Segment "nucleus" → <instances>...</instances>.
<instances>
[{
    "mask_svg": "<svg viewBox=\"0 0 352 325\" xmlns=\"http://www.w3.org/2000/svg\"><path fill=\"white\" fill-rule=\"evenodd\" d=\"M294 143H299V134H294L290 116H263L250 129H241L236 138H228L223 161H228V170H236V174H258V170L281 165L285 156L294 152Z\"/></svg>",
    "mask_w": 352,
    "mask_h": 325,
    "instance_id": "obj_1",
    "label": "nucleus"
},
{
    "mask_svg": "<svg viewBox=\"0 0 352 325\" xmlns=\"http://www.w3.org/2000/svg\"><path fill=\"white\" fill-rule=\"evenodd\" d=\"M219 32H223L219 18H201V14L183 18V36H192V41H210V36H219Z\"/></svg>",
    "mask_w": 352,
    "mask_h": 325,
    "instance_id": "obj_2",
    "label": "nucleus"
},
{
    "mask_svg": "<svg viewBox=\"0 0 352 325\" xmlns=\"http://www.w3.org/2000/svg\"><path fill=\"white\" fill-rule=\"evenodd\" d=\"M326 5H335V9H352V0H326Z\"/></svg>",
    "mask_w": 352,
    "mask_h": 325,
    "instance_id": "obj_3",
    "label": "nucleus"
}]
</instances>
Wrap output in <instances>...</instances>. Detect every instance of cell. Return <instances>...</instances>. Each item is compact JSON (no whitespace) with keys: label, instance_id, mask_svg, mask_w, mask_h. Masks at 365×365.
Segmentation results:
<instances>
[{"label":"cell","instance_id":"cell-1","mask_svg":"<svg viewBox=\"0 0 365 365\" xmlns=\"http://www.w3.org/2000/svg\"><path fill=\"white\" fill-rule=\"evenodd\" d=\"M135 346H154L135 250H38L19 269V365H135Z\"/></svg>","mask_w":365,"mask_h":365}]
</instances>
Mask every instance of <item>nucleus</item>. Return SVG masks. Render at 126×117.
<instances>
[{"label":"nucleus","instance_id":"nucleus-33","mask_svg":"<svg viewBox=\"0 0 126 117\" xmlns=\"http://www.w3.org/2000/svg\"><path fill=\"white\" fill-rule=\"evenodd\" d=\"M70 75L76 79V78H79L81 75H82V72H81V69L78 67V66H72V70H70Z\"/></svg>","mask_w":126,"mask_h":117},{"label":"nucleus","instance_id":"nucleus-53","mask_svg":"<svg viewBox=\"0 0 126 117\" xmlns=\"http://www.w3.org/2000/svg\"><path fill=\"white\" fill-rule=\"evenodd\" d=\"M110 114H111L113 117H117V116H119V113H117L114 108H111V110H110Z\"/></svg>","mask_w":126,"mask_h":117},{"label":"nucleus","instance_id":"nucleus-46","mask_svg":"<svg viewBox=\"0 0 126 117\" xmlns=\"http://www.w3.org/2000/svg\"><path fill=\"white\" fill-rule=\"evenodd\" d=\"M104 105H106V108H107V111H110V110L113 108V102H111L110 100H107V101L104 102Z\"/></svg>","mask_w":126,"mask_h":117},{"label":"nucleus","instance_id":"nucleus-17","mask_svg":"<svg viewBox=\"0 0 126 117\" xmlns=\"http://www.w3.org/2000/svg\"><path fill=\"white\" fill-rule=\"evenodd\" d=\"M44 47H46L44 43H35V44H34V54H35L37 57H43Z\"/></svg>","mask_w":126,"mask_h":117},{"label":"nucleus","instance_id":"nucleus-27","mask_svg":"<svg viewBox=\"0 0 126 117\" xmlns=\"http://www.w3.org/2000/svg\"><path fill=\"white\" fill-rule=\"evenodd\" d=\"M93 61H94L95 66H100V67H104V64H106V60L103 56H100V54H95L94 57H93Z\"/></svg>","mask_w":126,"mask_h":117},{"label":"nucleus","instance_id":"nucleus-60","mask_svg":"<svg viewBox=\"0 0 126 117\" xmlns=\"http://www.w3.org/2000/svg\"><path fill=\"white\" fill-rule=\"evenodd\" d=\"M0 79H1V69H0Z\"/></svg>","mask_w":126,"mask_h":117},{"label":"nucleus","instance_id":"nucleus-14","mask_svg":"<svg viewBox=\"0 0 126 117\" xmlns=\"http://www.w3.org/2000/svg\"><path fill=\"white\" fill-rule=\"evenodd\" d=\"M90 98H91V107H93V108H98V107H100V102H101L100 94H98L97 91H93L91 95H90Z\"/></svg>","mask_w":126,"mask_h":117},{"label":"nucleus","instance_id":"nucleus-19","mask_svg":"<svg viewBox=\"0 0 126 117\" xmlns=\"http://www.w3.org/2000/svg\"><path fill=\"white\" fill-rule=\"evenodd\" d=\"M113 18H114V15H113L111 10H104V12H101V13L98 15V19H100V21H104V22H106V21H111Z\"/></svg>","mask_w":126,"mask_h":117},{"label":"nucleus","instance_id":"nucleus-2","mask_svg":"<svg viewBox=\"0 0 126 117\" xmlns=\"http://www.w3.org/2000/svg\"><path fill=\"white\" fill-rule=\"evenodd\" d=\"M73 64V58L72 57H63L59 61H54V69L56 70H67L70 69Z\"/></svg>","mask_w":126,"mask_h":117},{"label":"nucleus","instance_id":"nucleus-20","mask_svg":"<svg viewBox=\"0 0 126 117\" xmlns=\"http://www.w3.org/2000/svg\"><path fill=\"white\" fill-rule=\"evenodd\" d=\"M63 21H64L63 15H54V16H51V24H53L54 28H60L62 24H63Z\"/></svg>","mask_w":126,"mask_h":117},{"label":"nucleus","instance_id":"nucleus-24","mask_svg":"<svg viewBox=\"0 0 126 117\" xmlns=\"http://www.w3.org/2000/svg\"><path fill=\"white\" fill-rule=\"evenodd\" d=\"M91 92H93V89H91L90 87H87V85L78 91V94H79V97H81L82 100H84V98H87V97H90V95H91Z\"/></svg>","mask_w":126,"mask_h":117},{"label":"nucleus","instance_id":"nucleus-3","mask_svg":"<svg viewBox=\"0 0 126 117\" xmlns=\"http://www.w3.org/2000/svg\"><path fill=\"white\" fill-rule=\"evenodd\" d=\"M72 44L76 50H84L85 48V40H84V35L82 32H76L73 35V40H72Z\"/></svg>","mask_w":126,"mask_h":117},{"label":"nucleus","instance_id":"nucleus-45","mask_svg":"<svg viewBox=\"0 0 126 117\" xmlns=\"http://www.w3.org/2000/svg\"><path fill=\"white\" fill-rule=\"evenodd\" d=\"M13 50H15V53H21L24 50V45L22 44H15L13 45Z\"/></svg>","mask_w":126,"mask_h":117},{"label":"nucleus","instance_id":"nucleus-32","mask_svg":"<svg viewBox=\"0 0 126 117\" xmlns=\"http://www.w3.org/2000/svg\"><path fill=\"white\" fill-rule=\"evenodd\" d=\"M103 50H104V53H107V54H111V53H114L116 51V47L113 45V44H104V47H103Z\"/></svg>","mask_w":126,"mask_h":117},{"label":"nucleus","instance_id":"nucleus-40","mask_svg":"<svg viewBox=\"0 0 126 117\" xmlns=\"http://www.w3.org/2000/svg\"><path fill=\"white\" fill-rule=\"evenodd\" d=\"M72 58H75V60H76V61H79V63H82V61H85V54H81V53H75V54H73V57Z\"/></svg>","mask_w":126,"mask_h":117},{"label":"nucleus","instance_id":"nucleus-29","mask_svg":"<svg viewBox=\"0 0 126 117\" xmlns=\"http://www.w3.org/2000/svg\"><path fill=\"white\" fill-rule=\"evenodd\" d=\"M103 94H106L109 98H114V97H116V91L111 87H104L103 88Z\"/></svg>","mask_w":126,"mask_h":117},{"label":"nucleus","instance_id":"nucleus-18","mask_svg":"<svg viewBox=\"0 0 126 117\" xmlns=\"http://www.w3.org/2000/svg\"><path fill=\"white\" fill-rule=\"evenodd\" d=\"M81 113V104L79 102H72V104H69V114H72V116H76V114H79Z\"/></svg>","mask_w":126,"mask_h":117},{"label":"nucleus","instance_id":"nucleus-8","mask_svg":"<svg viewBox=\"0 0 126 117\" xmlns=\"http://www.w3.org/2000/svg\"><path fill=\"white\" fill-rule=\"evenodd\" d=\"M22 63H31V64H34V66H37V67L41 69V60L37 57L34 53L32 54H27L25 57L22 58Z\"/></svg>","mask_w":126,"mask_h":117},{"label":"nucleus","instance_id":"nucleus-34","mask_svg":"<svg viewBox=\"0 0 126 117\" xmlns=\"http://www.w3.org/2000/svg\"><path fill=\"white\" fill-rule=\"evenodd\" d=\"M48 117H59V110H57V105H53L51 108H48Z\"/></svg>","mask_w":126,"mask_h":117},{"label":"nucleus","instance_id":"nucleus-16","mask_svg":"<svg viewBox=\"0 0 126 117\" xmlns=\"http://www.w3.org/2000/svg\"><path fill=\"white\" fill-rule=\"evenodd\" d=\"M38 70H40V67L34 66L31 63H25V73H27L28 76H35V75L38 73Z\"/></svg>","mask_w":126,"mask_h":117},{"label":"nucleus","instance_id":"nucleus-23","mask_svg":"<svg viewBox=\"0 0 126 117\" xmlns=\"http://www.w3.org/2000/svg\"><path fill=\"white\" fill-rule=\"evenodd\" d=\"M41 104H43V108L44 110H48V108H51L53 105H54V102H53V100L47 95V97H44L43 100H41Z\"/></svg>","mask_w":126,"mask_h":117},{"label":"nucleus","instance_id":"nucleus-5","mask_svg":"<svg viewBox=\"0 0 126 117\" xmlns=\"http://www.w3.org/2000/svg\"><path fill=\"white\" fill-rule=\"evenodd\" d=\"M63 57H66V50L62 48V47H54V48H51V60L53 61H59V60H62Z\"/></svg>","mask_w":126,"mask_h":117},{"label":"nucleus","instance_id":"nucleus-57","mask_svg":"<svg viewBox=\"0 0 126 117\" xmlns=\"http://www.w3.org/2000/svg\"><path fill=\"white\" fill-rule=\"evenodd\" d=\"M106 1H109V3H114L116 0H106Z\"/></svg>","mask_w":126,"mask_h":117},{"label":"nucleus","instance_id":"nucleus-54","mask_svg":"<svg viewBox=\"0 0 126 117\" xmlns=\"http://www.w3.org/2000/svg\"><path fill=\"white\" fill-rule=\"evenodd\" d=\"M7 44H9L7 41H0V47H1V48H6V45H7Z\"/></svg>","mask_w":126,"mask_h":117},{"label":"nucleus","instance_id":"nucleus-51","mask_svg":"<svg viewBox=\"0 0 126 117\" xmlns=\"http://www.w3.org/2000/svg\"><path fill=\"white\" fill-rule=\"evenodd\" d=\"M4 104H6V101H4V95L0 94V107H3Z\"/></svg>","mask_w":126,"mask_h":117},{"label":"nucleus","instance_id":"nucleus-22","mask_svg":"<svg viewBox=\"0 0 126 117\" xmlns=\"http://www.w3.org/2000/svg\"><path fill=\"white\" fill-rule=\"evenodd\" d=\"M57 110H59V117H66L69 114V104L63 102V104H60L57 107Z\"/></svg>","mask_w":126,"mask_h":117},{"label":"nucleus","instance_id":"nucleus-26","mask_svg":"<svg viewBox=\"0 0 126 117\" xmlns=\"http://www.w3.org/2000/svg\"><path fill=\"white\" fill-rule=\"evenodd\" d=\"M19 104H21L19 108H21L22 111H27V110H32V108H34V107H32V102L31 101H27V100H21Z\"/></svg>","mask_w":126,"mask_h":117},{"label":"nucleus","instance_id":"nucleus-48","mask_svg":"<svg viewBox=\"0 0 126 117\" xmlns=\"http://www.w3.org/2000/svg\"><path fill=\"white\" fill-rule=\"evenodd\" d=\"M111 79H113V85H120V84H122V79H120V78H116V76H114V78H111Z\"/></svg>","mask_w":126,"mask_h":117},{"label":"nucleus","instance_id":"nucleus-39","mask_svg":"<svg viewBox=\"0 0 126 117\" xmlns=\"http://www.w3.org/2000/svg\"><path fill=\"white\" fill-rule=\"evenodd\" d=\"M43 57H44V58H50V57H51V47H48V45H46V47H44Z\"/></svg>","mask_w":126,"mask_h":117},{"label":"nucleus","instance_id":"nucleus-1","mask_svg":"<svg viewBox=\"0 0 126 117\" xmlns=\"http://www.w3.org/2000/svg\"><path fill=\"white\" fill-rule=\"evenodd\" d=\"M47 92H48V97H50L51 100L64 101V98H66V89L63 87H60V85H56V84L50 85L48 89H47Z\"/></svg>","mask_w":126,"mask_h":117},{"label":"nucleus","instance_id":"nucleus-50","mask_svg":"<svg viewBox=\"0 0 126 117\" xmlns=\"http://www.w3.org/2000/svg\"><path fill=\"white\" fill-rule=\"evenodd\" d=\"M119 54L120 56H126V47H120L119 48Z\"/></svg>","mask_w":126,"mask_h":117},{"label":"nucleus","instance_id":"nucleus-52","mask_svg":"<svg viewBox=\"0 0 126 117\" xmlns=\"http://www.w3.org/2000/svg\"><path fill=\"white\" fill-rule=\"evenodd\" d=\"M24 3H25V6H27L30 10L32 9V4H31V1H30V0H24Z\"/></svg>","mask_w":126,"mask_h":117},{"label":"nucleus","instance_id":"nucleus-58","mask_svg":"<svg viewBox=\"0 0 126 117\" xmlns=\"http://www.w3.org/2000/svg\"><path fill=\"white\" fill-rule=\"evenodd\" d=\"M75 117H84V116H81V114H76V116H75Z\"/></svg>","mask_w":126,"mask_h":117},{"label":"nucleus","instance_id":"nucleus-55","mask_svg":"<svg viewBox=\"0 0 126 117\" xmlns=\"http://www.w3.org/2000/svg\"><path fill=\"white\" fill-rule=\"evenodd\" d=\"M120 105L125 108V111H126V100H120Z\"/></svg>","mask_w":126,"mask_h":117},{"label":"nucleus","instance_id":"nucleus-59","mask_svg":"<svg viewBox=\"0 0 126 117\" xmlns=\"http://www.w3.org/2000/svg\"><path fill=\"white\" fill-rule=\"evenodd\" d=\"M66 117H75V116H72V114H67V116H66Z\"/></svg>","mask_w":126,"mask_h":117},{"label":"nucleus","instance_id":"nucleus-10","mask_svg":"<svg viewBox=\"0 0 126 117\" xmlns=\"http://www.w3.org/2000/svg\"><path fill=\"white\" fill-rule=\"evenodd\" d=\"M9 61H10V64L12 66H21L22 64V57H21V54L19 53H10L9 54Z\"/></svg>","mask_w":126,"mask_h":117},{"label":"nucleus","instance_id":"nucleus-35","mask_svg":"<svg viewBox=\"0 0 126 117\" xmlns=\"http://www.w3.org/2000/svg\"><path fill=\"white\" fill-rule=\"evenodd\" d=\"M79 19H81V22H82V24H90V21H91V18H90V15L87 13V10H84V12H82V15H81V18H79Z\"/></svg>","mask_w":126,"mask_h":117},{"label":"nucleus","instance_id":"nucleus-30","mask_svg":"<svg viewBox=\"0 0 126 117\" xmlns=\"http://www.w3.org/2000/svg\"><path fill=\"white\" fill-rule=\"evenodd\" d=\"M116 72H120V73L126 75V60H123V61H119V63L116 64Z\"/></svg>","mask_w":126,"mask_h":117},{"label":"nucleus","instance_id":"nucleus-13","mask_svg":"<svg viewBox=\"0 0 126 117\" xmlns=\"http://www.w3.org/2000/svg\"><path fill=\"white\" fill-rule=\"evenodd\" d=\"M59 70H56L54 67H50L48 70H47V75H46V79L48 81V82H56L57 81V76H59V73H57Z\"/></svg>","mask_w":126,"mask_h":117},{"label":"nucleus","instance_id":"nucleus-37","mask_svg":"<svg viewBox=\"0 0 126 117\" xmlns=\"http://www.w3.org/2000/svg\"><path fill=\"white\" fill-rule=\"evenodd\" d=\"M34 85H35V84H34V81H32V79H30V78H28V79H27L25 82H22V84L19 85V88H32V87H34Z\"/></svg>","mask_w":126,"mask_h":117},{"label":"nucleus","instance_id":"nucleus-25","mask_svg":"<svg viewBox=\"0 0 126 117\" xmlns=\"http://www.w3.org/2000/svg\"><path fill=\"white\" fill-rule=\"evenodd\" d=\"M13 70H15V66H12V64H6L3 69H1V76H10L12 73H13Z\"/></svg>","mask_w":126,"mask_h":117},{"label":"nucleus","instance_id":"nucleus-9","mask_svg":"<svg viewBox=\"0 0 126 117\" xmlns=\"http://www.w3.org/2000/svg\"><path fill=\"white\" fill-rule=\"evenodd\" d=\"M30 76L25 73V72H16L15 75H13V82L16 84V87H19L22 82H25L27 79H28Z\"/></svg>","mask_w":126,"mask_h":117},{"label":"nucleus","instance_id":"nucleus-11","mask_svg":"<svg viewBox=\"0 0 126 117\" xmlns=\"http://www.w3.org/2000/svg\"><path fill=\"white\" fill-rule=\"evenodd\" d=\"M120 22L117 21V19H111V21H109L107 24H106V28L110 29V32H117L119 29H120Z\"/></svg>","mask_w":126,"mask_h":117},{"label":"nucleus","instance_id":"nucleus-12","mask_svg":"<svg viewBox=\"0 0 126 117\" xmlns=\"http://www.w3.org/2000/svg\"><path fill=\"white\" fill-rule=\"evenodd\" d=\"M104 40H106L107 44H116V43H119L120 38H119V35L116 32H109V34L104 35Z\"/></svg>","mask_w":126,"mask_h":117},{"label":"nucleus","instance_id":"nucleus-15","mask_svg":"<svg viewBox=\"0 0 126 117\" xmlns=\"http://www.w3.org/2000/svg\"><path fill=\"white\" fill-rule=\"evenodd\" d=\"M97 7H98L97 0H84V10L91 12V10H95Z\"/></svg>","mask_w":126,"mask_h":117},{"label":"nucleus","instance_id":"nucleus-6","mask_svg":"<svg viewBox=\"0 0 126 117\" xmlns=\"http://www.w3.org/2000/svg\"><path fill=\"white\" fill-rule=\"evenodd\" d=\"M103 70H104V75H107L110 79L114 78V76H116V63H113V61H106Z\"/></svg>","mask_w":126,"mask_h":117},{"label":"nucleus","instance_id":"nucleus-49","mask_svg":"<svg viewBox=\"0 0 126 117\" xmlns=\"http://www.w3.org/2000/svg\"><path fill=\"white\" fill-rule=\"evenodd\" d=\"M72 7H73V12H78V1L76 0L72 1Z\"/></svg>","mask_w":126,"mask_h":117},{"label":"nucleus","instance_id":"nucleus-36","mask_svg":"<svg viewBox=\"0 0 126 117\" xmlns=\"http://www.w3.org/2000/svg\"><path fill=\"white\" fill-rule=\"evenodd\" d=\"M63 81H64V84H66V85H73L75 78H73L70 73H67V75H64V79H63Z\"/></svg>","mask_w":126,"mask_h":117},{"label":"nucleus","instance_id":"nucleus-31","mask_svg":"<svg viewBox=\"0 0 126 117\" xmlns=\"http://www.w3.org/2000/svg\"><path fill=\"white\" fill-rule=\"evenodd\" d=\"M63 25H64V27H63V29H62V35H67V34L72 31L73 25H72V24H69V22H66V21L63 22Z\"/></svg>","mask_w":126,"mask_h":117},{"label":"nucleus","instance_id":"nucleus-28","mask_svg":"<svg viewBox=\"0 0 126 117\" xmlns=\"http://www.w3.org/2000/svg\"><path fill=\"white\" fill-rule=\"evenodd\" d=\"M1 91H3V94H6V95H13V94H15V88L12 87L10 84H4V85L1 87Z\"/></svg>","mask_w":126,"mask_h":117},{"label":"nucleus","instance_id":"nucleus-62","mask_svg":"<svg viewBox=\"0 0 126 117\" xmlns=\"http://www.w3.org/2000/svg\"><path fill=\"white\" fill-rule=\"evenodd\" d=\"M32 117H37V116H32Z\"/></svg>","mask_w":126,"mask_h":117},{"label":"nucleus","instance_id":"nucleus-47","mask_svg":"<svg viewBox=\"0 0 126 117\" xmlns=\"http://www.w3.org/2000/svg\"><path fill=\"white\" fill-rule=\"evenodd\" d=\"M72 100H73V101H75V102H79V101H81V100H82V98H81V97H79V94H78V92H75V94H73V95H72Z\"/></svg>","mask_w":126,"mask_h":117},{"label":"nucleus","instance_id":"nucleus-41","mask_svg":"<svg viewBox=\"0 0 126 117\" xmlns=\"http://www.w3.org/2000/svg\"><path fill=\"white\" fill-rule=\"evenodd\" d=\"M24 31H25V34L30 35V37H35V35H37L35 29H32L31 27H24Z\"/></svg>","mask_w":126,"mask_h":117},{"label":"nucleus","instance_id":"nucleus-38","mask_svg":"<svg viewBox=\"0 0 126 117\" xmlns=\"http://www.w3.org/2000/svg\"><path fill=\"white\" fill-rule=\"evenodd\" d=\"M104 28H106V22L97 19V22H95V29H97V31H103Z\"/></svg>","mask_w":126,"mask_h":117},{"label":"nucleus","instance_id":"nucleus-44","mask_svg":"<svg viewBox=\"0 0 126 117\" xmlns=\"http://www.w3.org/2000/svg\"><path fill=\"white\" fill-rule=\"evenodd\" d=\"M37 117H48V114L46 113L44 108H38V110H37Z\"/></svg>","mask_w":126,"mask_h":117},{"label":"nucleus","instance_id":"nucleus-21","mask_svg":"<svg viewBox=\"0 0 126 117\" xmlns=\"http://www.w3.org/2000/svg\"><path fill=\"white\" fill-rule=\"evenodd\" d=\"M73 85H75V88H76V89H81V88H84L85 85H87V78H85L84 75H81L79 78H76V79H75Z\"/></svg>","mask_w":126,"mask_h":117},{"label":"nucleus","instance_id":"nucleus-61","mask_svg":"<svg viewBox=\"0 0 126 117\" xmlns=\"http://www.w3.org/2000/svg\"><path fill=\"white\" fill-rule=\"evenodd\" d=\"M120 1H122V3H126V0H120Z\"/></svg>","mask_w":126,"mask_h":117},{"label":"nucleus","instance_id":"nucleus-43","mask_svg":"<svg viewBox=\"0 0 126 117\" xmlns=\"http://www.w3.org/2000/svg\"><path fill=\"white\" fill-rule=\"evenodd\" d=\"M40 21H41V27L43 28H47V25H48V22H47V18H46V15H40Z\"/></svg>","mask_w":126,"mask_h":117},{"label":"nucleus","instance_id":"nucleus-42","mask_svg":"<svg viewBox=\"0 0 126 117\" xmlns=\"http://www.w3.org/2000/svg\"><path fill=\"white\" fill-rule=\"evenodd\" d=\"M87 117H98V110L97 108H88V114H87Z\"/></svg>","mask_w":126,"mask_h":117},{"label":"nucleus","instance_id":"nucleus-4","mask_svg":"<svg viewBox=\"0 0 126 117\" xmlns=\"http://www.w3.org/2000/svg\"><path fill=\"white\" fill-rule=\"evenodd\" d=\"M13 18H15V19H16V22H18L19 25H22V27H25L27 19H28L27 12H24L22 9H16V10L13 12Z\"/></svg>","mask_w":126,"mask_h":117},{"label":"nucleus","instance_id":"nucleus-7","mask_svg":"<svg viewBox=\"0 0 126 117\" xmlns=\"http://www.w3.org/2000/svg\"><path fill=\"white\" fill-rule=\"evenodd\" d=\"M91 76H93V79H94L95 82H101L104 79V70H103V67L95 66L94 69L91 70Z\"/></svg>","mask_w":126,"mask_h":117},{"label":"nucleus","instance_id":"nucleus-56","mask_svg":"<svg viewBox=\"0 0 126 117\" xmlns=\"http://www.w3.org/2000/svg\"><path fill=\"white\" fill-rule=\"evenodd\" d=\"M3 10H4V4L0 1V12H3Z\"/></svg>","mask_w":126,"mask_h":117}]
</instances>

****

__WHAT IS EXPECTED__
Find the lines above that contain the word "Each" and copy every one of them in full.

__WRITTEN ANSWER__
Wrap output in <instances>...</instances>. Detect every instance of cell. Return <instances>...</instances>. Each item is compact JSON (no whitespace) with keys: label, instance_id, mask_svg, mask_w, mask_h. Masks at 365×365.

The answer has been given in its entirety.